=== Input material ===

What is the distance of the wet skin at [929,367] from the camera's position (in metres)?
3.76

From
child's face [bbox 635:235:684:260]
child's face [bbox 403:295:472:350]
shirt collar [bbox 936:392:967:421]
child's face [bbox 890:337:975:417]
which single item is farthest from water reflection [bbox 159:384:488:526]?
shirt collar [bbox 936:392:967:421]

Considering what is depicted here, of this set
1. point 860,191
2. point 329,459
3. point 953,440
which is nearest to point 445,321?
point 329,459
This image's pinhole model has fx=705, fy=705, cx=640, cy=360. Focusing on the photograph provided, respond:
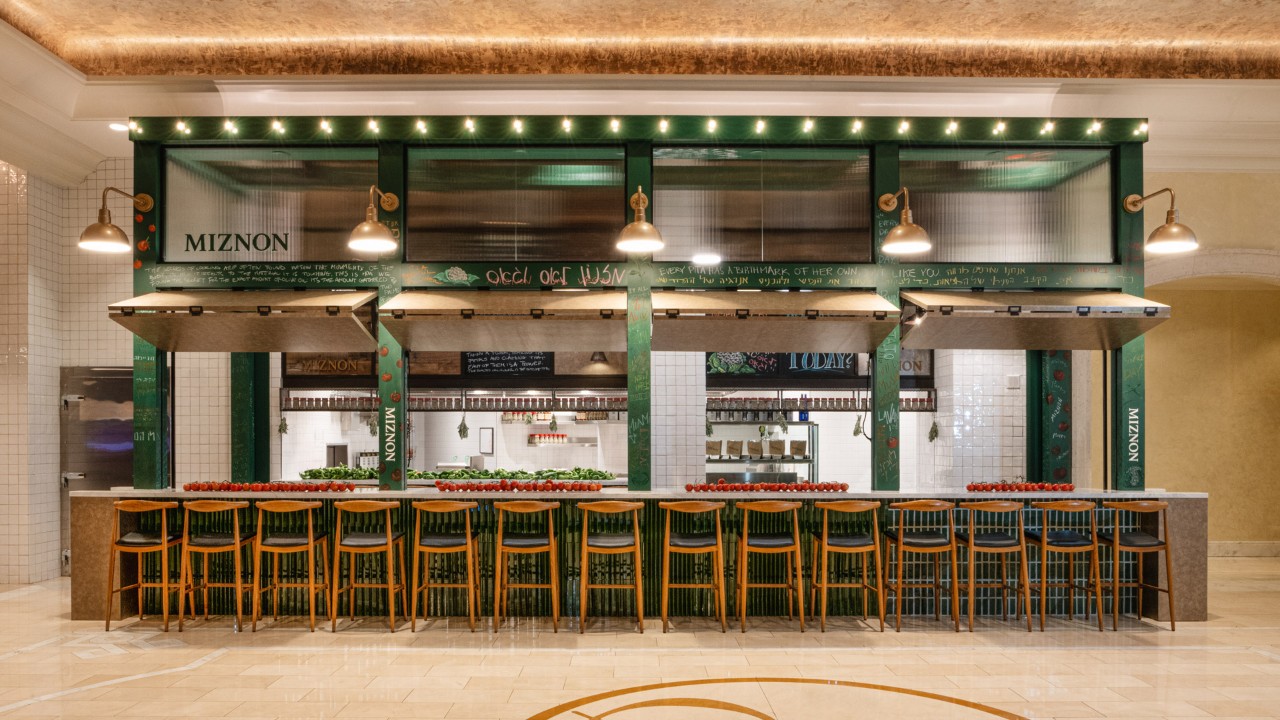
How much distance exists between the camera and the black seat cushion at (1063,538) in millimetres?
5500

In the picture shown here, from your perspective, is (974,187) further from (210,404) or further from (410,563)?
(210,404)

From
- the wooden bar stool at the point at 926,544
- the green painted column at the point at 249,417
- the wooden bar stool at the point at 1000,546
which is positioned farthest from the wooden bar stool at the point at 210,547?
the wooden bar stool at the point at 1000,546

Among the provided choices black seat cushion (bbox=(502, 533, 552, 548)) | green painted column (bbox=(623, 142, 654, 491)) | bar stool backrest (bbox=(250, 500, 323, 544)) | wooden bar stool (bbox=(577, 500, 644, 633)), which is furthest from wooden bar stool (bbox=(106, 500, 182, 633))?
green painted column (bbox=(623, 142, 654, 491))

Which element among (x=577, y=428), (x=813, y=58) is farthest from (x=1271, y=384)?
(x=577, y=428)

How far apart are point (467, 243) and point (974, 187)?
4.62 m

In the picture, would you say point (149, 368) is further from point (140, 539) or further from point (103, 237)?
point (140, 539)

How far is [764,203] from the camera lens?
6395 millimetres

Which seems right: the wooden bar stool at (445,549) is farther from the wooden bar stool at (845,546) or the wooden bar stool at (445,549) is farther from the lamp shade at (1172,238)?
the lamp shade at (1172,238)

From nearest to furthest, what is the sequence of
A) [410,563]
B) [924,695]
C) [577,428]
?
[924,695], [410,563], [577,428]

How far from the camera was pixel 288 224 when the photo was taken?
20.9ft

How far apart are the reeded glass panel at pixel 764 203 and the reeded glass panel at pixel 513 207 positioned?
501 mm

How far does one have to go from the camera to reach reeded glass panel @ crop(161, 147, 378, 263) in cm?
635

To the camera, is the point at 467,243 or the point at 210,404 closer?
the point at 467,243

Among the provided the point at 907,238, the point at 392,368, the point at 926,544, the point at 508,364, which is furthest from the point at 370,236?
the point at 926,544
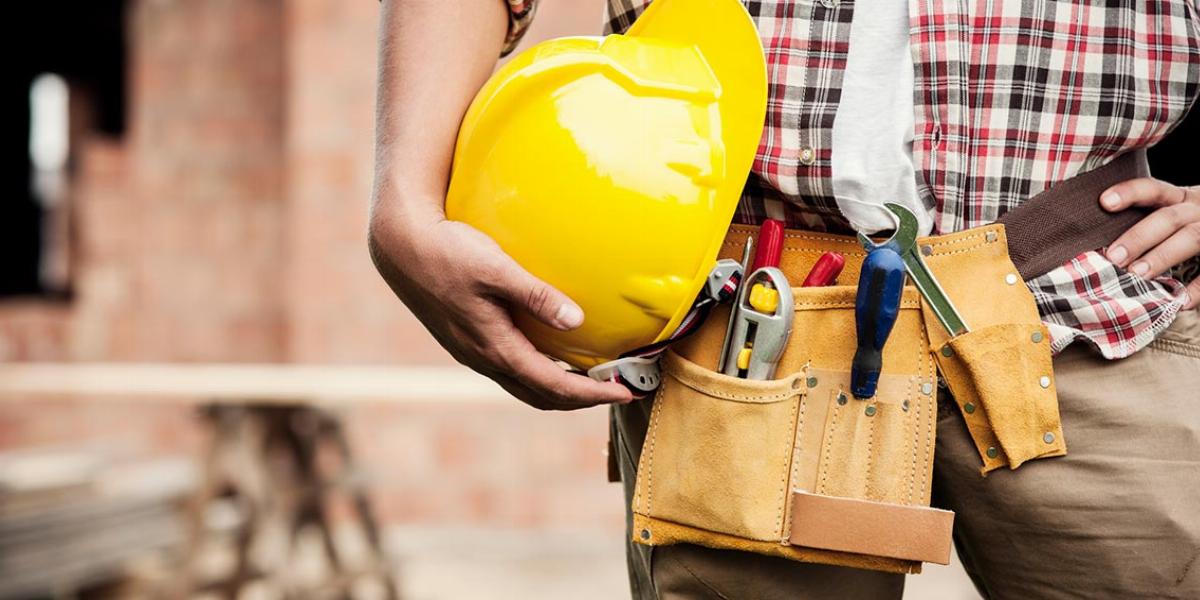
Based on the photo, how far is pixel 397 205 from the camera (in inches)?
47.3

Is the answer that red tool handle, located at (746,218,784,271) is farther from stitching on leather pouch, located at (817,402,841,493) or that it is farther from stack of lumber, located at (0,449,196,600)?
stack of lumber, located at (0,449,196,600)

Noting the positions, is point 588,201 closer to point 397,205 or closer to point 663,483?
point 397,205

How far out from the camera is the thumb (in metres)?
1.15

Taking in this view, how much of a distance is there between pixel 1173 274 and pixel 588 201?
2.37 ft

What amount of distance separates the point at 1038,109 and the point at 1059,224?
13 cm

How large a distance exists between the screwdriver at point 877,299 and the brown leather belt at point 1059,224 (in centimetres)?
15

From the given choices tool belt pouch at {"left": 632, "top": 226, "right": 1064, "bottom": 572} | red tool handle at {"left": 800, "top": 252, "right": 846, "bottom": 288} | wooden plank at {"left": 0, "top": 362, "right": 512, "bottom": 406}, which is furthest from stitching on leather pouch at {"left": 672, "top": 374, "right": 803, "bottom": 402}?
wooden plank at {"left": 0, "top": 362, "right": 512, "bottom": 406}

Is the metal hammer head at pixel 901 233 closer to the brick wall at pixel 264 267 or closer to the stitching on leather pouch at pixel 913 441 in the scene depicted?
the stitching on leather pouch at pixel 913 441

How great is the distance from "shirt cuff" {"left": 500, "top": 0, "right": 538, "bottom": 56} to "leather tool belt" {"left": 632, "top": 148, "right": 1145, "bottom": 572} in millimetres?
428

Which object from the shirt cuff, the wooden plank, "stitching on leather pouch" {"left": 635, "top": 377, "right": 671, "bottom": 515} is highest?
the shirt cuff

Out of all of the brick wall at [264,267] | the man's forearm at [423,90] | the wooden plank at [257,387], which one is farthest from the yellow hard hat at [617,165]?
the brick wall at [264,267]

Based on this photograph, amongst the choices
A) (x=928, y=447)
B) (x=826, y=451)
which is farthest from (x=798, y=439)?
(x=928, y=447)

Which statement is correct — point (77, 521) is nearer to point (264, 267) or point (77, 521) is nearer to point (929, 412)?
point (264, 267)

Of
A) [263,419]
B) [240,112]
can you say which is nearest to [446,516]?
[263,419]
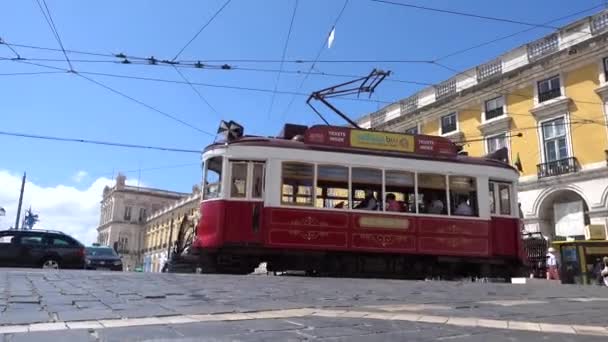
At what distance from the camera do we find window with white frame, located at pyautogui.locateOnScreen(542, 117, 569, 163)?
24016mm

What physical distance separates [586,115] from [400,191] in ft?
47.5

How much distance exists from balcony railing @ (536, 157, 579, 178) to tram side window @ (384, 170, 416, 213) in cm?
1379

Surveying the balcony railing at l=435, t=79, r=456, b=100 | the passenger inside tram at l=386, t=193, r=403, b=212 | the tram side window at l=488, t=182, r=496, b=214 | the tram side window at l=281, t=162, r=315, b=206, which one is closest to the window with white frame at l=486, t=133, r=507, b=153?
the balcony railing at l=435, t=79, r=456, b=100

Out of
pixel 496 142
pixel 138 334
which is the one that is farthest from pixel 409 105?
pixel 138 334

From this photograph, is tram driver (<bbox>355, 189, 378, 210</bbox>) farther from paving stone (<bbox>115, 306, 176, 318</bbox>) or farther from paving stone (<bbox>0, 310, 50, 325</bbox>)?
paving stone (<bbox>0, 310, 50, 325</bbox>)

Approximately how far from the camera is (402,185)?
1275 cm

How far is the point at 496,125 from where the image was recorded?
2709 centimetres

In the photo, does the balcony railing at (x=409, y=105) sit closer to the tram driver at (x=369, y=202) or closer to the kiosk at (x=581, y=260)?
the kiosk at (x=581, y=260)

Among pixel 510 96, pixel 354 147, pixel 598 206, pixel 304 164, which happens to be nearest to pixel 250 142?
pixel 304 164

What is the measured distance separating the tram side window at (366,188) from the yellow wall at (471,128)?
17000mm

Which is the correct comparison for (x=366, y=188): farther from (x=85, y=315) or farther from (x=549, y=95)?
(x=549, y=95)

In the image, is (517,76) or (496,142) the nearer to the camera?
(517,76)

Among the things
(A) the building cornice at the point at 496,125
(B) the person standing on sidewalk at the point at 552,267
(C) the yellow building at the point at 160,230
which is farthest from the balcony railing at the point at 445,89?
(C) the yellow building at the point at 160,230

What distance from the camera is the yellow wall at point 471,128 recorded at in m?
28.1
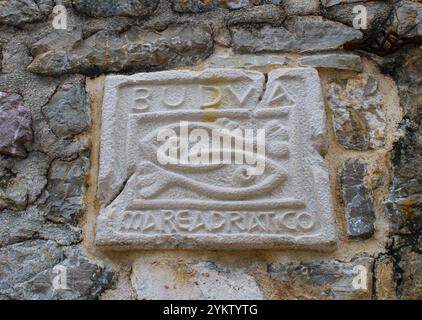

===

Stated task >>
Recast the records as a numbered list, beginning at the start of the records and stopping after the line that contains "6395 millimetres", with blank lines omitted and the pictures left out.

Written answer >>
1. What is the distance of the wet skin at [929,367] from the camera's position (in metres)?
2. 3.76
3. From
4. child's face [bbox 635:235:684:260]
5. child's face [bbox 403:295:472:350]
6. shirt collar [bbox 936:392:967:421]
7. child's face [bbox 890:337:975:417]
8. which single item is farthest from water reflection [bbox 159:384:488:526]?
9. shirt collar [bbox 936:392:967:421]
10. Considering what is depicted here, of this set
11. 1. point 860,191
12. 2. point 329,459
13. 3. point 953,440
14. which is nearest to point 445,321?
15. point 329,459
16. This image's pinhole model has fx=705, fy=705, cx=640, cy=360. Focusing on the photograph provided, respond:
17. How much distance exists between the camera and the black seat cushion at (1063,538) in millimetres?
18. 5500
19. In the picture shown here, from your perspective, is (974,187) further from (210,404) or further from (410,563)?
20. (210,404)
21. From
22. - the wooden bar stool at the point at 926,544
23. - the green painted column at the point at 249,417
24. - the wooden bar stool at the point at 1000,546
25. which is positioned farthest from the wooden bar stool at the point at 210,547?
26. the wooden bar stool at the point at 1000,546
27. Among the provided choices black seat cushion (bbox=(502, 533, 552, 548)) | green painted column (bbox=(623, 142, 654, 491)) | bar stool backrest (bbox=(250, 500, 323, 544)) | wooden bar stool (bbox=(577, 500, 644, 633)), which is furthest from wooden bar stool (bbox=(106, 500, 182, 633))?
28. green painted column (bbox=(623, 142, 654, 491))
29. Which element among (x=577, y=428), (x=813, y=58) is farthest from (x=1271, y=384)?
30. (x=577, y=428)
31. How far apart are point (467, 243) and point (974, 187)?
32. 4.62 m
33. In the picture, would you say point (149, 368) is further from point (140, 539) or further from point (103, 237)?
34. point (140, 539)
35. How far is [764,203] from the camera lens?
36. 6395 millimetres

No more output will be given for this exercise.